「心ゆたかな暮らしを」  ~Shu’s Page

小説のレビュー、家族の出来事、趣味の事、スポーツ全般など、日々の出来事をつづりながら、一日一日を心豊かに過ごせれば・・・

薄く浅く…残念『李歐』by高村 薫 

2021年01月22日 | 小説レビュー

『李歐』by高村 薫 

~惚れたって言えよ―。美貌の殺し屋は言った。その名は李欧。平凡なアルバイト学生だった吉田一彰は、その日、運命に出会った。ともに二十二歳。しかし、二人が見た大陸の夢は遠く厳しく、十五年の月日が二つの魂をひきさいた。『わが手に拳銃を』を下敷にしてあらたに書き下ろす美しく壮大な青春の物語。
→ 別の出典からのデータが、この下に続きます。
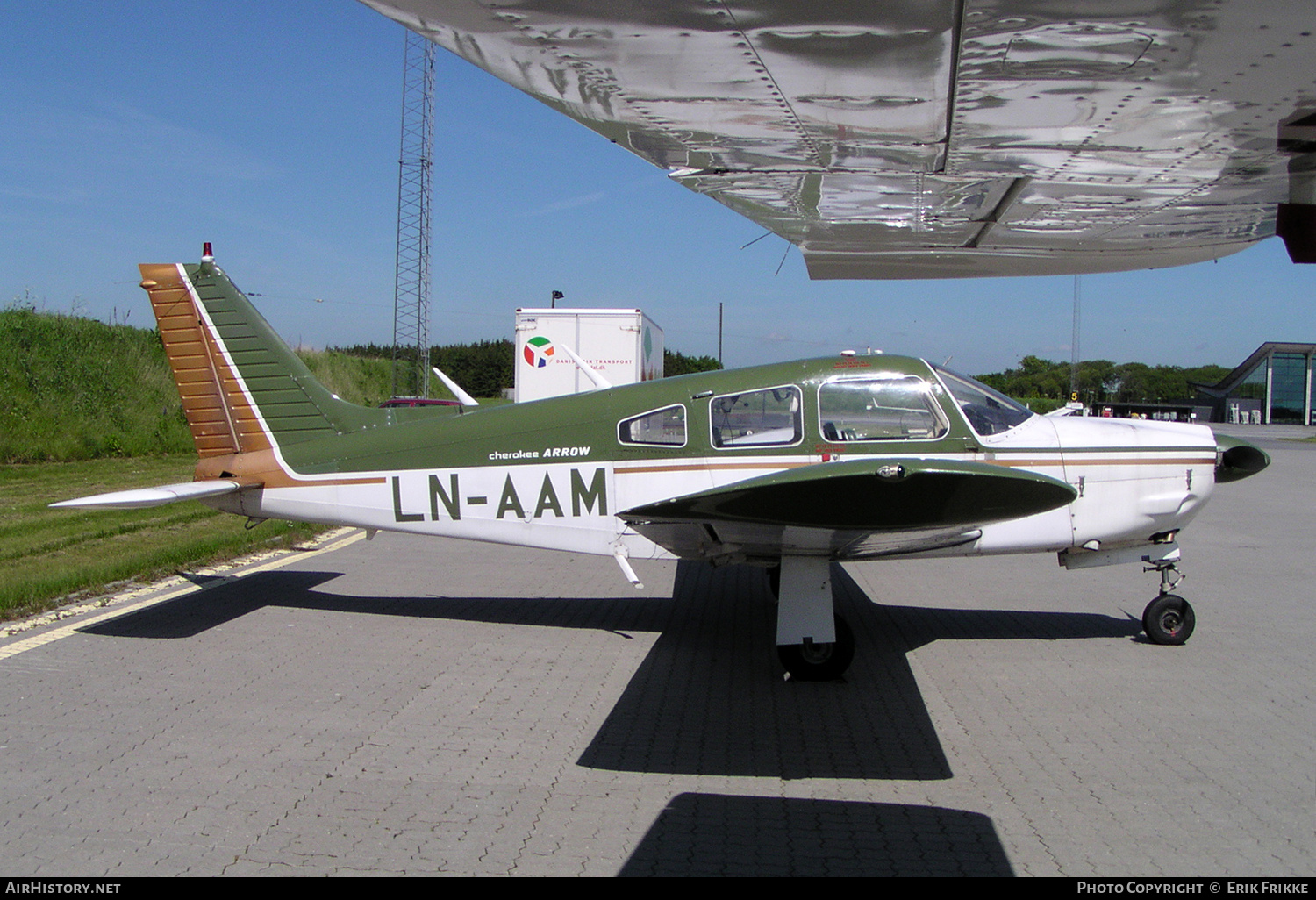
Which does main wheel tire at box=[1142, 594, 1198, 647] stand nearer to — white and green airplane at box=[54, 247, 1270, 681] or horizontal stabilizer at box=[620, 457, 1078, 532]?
white and green airplane at box=[54, 247, 1270, 681]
「BOOK」データベースより

 

拡散しすぎて焦点がボヤけた感じ『マークスの山 上・下巻』by髙村薫

に次いで、高村薫女史の作品は二作目ですが、僕には全く合いません

マークスの山のレビューでも書きましたが、何か大ぶろしきを広げて、「どんな結末に持っていくんや!?」と読者を引っ張るんですが、全く期待外れというか、冗長なストーリー展開でダラけまくりでした。「最後までよく読んだよ」と自分で自分を褒めたいです。
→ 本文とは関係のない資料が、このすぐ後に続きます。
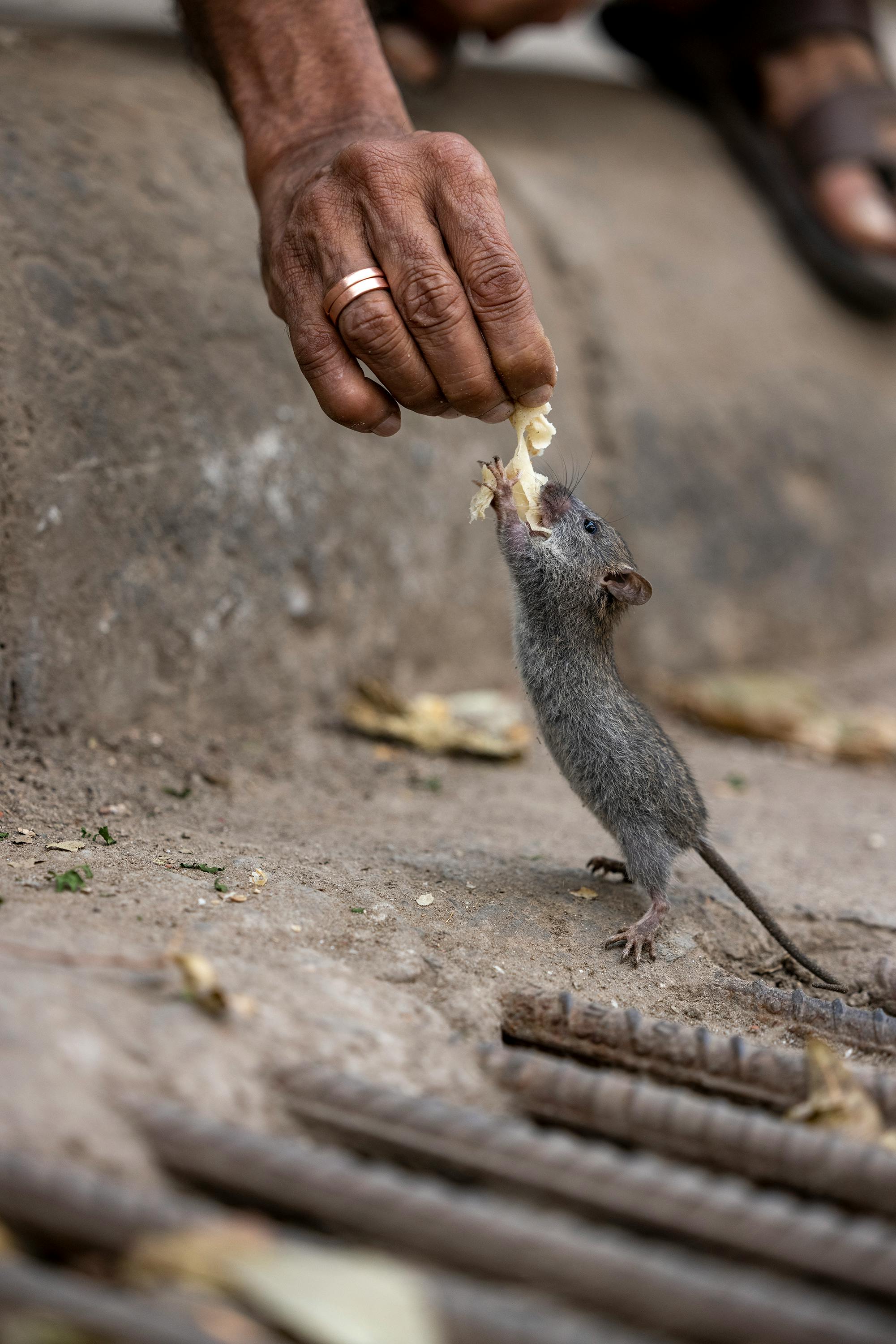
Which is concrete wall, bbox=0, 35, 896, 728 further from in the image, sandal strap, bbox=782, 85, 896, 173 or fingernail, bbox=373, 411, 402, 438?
fingernail, bbox=373, 411, 402, 438

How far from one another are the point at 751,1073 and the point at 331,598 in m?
2.41

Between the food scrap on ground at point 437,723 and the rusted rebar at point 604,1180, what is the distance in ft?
7.34

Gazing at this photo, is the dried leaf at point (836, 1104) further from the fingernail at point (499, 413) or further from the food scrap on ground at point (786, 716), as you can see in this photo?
the food scrap on ground at point (786, 716)

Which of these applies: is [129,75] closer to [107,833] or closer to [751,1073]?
[107,833]

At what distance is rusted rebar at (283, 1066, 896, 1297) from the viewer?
4.68 ft

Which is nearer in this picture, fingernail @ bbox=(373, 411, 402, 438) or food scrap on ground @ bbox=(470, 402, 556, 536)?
fingernail @ bbox=(373, 411, 402, 438)

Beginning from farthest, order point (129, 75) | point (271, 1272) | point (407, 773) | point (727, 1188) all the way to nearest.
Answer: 1. point (129, 75)
2. point (407, 773)
3. point (727, 1188)
4. point (271, 1272)

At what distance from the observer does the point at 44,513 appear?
3129 millimetres

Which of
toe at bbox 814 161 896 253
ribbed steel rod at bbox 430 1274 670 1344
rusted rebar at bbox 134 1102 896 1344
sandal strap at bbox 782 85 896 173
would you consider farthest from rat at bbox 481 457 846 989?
sandal strap at bbox 782 85 896 173

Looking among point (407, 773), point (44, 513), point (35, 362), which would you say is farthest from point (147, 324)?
point (407, 773)

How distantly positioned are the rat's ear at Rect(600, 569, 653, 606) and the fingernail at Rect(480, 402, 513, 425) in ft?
2.10

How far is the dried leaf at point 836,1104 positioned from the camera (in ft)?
6.13

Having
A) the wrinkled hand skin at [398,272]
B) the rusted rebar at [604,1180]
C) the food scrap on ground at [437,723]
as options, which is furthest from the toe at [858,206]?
the rusted rebar at [604,1180]

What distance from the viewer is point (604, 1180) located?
1.53 metres
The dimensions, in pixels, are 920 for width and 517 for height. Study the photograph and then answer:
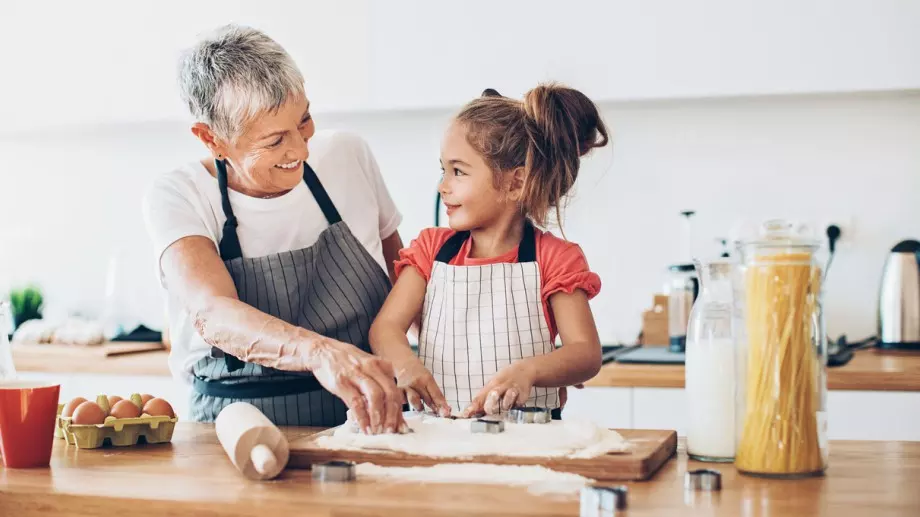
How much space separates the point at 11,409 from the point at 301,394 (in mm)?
488

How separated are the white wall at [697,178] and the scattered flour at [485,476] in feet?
5.03

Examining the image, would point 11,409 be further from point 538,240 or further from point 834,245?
point 834,245

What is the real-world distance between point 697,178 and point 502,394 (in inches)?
67.2

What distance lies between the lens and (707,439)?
114 cm

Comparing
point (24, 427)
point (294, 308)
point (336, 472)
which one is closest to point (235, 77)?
point (294, 308)

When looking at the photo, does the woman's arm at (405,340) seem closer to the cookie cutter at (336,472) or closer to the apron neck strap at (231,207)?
Result: the apron neck strap at (231,207)

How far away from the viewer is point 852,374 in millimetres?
2203

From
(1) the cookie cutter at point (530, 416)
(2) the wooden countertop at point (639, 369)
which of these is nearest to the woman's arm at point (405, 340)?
(1) the cookie cutter at point (530, 416)

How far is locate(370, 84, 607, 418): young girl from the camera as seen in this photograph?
1.57 m

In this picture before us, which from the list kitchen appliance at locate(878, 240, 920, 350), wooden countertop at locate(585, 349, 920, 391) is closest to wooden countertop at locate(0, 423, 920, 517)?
wooden countertop at locate(585, 349, 920, 391)

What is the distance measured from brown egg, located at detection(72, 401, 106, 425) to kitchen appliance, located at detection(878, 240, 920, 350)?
198 cm

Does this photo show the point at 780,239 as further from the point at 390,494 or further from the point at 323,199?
the point at 323,199

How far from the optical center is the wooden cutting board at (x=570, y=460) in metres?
1.05

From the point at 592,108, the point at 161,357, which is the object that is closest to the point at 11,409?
the point at 592,108
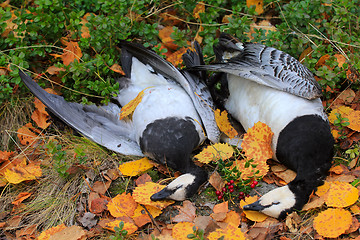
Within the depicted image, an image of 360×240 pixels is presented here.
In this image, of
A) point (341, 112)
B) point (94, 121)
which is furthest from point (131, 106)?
point (341, 112)

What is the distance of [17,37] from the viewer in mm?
4359

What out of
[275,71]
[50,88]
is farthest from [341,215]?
[50,88]

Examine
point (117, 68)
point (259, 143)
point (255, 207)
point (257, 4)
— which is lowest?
point (255, 207)

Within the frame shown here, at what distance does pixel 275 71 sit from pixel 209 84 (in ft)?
2.47

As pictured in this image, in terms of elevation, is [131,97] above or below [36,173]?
above

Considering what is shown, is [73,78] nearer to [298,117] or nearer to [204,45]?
[204,45]

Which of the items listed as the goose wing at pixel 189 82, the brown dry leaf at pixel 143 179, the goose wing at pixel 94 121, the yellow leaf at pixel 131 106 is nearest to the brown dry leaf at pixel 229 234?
the brown dry leaf at pixel 143 179

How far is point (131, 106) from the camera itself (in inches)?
145

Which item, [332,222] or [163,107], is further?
[163,107]

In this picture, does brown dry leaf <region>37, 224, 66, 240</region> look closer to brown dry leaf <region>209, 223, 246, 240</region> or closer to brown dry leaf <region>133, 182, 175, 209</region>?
brown dry leaf <region>133, 182, 175, 209</region>

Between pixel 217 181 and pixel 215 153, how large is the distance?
10.5 inches

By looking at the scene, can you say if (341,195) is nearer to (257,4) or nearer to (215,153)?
(215,153)

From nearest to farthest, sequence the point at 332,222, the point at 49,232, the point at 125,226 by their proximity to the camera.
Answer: the point at 332,222 → the point at 125,226 → the point at 49,232

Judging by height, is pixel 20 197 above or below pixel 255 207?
below
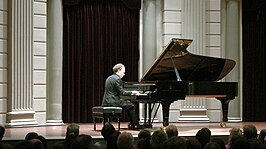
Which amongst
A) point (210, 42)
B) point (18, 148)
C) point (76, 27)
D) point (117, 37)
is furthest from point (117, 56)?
point (18, 148)

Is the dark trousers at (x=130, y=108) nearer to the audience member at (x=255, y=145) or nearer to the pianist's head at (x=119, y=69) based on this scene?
the pianist's head at (x=119, y=69)

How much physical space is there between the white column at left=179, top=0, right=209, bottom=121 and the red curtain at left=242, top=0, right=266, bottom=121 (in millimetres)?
1251

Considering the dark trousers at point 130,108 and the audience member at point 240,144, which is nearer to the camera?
the audience member at point 240,144

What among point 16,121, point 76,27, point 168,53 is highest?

一彰と別れた李欧が世界の市場を相手に大暴れして、とてつもない財力を手にするらしいのですが、何ともハリボテ感というか取って付けたようなお話でした。

緊迫感がほとんどない割に、変なとこだけリアルなこだわり(工場のシーンとか、拳銃の構造など)があり、肝心のストーリーはボヤけた感じで、物語に没入できませんでした。

李欧のカリスマ性は、何となく伝わったんですが、そのカリスマが、なぜ平凡な一彰に惹かれ、生涯のパートナーとして選んだのかという説得力が全くなく、モヤモヤした感じでした。

また中途半端な男色描写も良くわからず、原口や笹倉のキャラクターについても中途半端で、怖さや緊迫感は全然ありません。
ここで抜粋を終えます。